| Excerpted text |
────────────────

A new stage in the relationship between the DRC and the United Nations is taking shape. [fr]
DEMOCRATIC REPUBLIC OF THE CONGO / MONUSCO
STATEMENT BY MR NICOLAS DE RIVIERE,
PERMANENT REPRESENTATIVE OF FRANCE TO THE UNITED NATIONS
AT THE SECURITY COUNCIL
New York, 6 October 2020
Thank you, Madam President.
I thank Special Representative Ms. Leila Zerrougui and the Ambassador of Niger for their interventions. I would like to emphasize three points:
First of all, the adaptation of our response to the persistent security challenges.
Certain regions, such as the Kasais or Tanganyika, are entering a promising phase of stabilisation. The Congolese authorities must continue to consolidate the progress that has been achieved in the reinforcement of institutions and socio-economic development in order to take over from MONUSCO, which has begun to disengage from these regions.
Other regions remain heavily affected by violence against civilians, particularly women and children, as well as against the security forces. Sexual violence persists. It is in these regions, in Ituri and the Kivus, that the Mission’s efforts must be re-centred to reach the conditions for its withdrawal when the time comes. Moreover, a regional approach remains indispensable, as the violence in the East is perpetrated by national as well as foreign armed groups.
The joint strategy being prepared with the Congolese authorities to allow for a progressive transfer of MONUSCO’s tasks has to address the root causes of the conflicts. It will have to include clear and realistic indicators in terms of disarmament, demobilisation, repatriation, reintegration and reinstallation of foreign armed groups, in terms of security sector reform, of rule of law and of control of the exploitation of natural resources.
This brings me to my second point.

────────────────

| What you should do |
Extend the Security Council statement on the Democratic Republic of the Congo and MONUSCO from its last sentence onward. The listing after this point has no connection to the statement.

────────────────

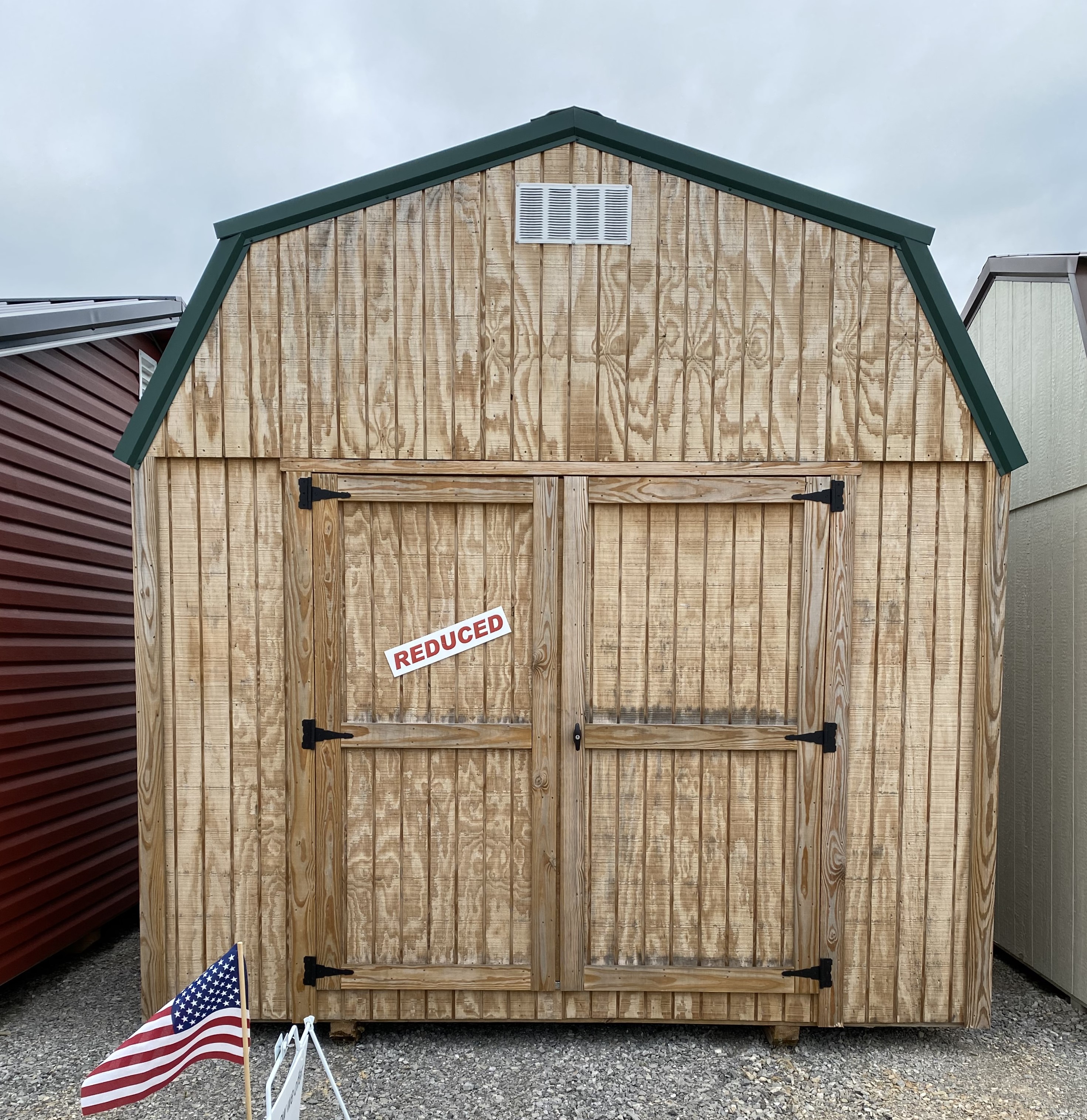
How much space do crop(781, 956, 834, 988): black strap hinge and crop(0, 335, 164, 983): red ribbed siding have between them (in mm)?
3466

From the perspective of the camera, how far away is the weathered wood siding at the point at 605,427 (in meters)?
2.97

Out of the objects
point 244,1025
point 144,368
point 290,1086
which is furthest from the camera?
point 144,368

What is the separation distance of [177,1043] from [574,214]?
3.17 m

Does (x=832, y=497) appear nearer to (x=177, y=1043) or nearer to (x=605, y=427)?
(x=605, y=427)

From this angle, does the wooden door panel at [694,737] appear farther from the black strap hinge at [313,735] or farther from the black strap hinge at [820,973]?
the black strap hinge at [313,735]

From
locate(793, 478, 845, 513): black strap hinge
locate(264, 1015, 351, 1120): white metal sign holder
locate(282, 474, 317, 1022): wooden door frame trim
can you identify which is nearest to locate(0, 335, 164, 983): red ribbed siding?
locate(282, 474, 317, 1022): wooden door frame trim

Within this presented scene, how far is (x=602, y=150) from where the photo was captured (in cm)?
296

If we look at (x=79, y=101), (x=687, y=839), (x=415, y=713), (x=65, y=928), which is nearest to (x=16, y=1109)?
(x=65, y=928)

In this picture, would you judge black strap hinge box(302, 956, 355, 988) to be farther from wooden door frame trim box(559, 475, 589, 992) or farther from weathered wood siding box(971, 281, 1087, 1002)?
weathered wood siding box(971, 281, 1087, 1002)

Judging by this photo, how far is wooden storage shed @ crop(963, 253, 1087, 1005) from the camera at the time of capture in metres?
3.35

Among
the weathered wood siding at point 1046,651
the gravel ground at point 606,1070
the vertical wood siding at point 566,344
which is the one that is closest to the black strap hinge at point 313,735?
the vertical wood siding at point 566,344

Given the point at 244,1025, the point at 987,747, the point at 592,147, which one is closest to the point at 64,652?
the point at 244,1025

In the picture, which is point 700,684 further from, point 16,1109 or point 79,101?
point 79,101

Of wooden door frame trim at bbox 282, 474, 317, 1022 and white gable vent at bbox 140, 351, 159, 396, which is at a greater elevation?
white gable vent at bbox 140, 351, 159, 396
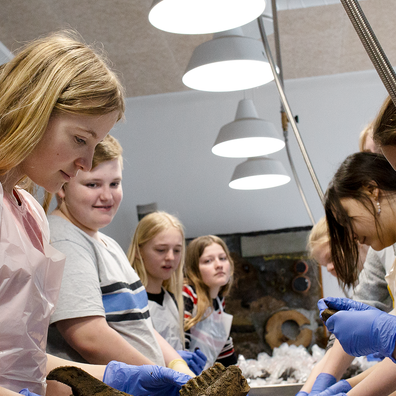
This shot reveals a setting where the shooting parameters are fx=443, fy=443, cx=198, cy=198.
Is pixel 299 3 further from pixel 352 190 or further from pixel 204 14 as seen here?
pixel 352 190

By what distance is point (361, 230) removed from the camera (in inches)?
54.1

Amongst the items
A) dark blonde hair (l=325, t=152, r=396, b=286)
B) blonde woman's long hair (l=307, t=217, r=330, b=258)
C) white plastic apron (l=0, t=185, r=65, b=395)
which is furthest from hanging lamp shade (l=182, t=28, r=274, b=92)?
white plastic apron (l=0, t=185, r=65, b=395)

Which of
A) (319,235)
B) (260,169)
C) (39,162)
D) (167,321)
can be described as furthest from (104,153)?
(260,169)

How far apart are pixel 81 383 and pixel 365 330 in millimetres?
641

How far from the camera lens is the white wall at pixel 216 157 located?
4836 mm

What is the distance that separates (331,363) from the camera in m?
1.55

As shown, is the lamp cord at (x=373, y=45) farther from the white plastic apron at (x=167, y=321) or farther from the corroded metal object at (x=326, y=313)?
the white plastic apron at (x=167, y=321)

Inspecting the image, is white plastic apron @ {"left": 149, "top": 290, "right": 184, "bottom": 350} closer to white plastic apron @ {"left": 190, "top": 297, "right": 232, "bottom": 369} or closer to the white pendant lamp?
white plastic apron @ {"left": 190, "top": 297, "right": 232, "bottom": 369}

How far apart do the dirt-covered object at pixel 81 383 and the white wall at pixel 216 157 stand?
409 cm

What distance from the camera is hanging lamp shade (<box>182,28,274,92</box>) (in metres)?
1.65

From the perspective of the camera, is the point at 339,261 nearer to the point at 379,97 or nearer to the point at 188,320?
the point at 188,320

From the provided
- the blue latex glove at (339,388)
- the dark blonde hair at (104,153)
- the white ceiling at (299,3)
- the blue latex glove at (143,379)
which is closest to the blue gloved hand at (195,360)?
the blue latex glove at (339,388)

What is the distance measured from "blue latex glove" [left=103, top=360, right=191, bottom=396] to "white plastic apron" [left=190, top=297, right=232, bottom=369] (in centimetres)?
152

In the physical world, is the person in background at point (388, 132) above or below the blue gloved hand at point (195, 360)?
above
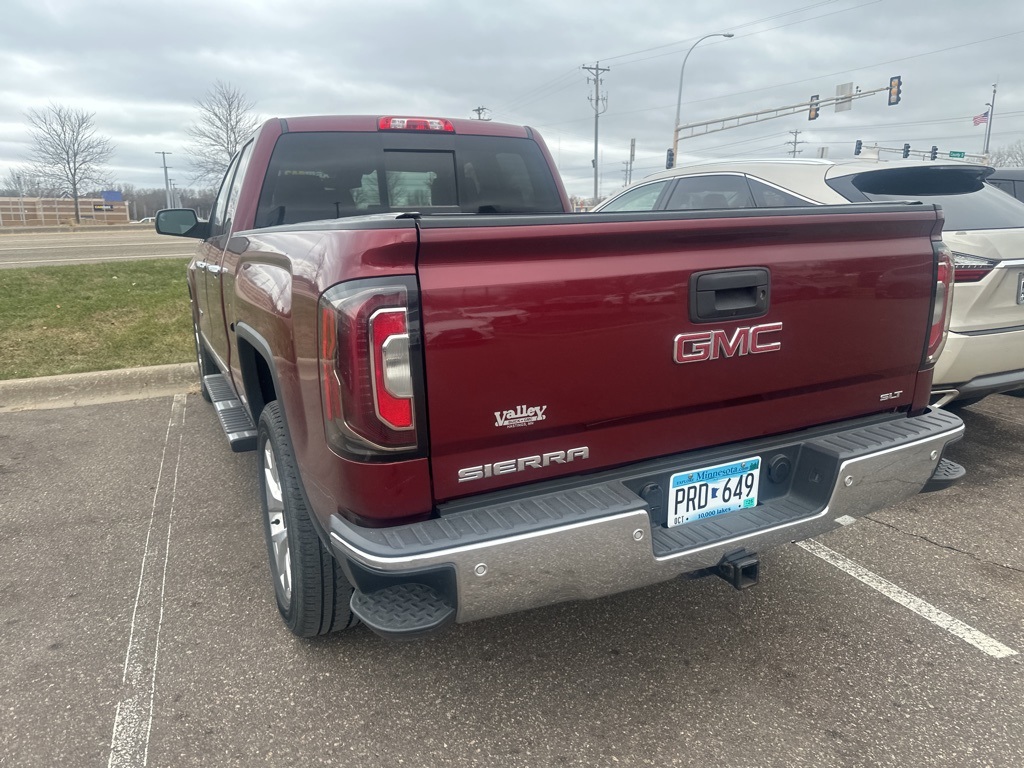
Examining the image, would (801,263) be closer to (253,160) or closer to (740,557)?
(740,557)

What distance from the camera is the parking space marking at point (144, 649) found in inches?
88.4

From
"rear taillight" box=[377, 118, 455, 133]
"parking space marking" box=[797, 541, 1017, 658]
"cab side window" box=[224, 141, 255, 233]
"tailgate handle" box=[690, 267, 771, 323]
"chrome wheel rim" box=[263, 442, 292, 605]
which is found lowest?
"parking space marking" box=[797, 541, 1017, 658]

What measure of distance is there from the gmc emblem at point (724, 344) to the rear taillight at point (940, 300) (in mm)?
773

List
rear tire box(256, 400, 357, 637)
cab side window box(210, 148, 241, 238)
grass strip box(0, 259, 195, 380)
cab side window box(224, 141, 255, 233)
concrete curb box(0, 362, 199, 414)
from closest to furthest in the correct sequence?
rear tire box(256, 400, 357, 637), cab side window box(224, 141, 255, 233), cab side window box(210, 148, 241, 238), concrete curb box(0, 362, 199, 414), grass strip box(0, 259, 195, 380)

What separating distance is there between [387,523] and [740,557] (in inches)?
43.7

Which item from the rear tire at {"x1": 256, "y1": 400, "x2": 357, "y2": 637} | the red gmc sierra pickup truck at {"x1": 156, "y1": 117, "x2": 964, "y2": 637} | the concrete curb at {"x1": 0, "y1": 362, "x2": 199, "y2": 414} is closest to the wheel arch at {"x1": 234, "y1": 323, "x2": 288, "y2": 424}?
the red gmc sierra pickup truck at {"x1": 156, "y1": 117, "x2": 964, "y2": 637}

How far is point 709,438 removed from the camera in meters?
2.33

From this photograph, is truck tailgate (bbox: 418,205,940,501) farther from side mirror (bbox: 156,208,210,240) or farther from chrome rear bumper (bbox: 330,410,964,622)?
side mirror (bbox: 156,208,210,240)

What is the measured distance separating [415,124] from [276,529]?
7.17ft

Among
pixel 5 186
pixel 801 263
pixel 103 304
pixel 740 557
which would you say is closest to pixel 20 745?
pixel 740 557

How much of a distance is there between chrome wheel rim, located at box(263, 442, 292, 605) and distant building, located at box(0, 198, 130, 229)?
179ft

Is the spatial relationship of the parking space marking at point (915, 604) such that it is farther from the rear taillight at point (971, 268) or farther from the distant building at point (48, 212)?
the distant building at point (48, 212)

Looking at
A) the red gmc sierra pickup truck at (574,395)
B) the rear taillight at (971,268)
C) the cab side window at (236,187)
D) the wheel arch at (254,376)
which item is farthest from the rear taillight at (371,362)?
the rear taillight at (971,268)

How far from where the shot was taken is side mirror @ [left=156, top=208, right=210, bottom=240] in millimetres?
4289
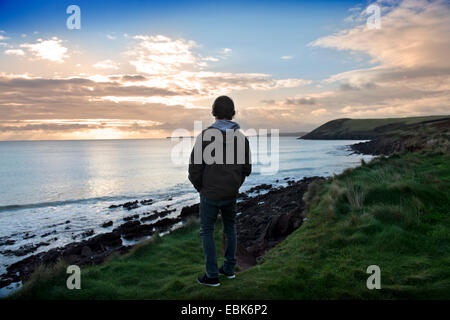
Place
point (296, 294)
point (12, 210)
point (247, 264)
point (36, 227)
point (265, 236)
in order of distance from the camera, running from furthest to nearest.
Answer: point (12, 210) → point (36, 227) → point (265, 236) → point (247, 264) → point (296, 294)

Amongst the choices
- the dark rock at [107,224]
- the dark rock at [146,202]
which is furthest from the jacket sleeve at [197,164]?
the dark rock at [146,202]

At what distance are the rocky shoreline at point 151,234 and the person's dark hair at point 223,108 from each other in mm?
4498

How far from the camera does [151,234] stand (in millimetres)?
16547

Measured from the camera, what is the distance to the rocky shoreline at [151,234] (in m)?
9.92

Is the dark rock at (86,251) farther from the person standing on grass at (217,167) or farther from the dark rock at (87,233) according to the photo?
the person standing on grass at (217,167)

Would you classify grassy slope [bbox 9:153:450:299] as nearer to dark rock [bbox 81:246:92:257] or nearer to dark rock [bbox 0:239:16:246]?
dark rock [bbox 81:246:92:257]

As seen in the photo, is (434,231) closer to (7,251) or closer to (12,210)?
(7,251)

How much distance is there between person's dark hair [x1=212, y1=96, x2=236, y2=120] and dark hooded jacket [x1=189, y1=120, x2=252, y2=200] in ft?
0.41

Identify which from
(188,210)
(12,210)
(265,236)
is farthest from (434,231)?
(12,210)

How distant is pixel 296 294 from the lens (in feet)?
12.4

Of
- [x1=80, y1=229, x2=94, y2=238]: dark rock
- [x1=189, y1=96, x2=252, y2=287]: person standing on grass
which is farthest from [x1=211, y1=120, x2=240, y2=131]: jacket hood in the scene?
[x1=80, y1=229, x2=94, y2=238]: dark rock

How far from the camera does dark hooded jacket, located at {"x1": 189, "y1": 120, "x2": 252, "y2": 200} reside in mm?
3820

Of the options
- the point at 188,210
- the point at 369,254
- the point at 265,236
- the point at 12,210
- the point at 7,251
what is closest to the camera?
the point at 369,254
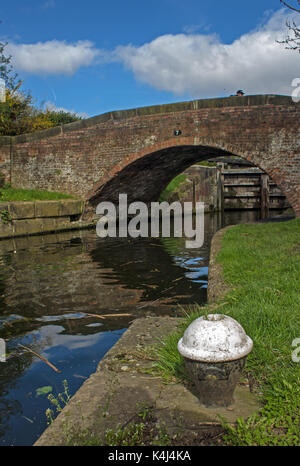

────────────────

| Output for this task |
Violations of Human Rights and International humanitarian law are on the rise, particularly in the East. The 1533 Sanctions Committee, whose work I commend, can do more to address this, for example by making additional designations. The development of a national strategy for the fight against impunity and the implementation of transitional justice mechanisms are essential. The Congolese authorities must also continue to cooperate fully with the International Criminal Court.
The end of the tenth Ebola epidemic in eastern DRC, as well as the measles outbreak, are major successes. Efforts must continue to combat COVID-19, cholera and the Ebola epidemic has broken out in the West. The risk of famine is a matter of particular concern. The Government knows that it can count on the full support of France as evidenced by the European humanitarian airlift set up before this summer.
We must be fully vigilant with regard to the protection of hospitals and humanitarian personnel. I welcome the mobilisation of MONUSCO to contribute to the safety of Dr. Mukwege and the Panzi clinic. Local protection capacities must be further strengthened.
Finally – and this is my third point – improving MONUSCO’s action must remain at the centre of our attention in view of the renewal of its mandate.
All possible measures must be taken to enable MONUSCO to attain its full operational capacity. An ambitious reform of the Force Intervention Brigade also remains indispensable. Last December, this Council unanimously underlined the importance of improving the efficiency of the Brigade by assigning new staff officers and additional units. As President Tshisekedi recalled before the General Assembly, the DRC supports the principle of an enhancement of the Brigade’s operational capacity. We therefore encourage the Secretariat and the contributing countries to continue their discussions in order to swiftly achieve the implementation of the Council’s decisions.
The Force’s Intervention Brigade played a major role in the defeat of the M23 in 2013 thanks to its offensive posture. It is this dynamism and this agility that must be swiftly restored to protect civilians and neutralize armed groups. The full engagement of contributing countries is indispensable in that regard. We owe this to the Congolese State and to the population.
Finally, it is time for Resolution 1325, whose 20th anniversary we are celebrating this month, to become a reality for the Congolese women and men. France, in its national capacity and within this Council, will continue to support the rights of women in the DRC. Resolution 2538 must also be operationally implemented within MONUSCO.
A new stage in the relationship between the DRC and the United Nations is taking shape. The long-term peace and stability of the country depend on it.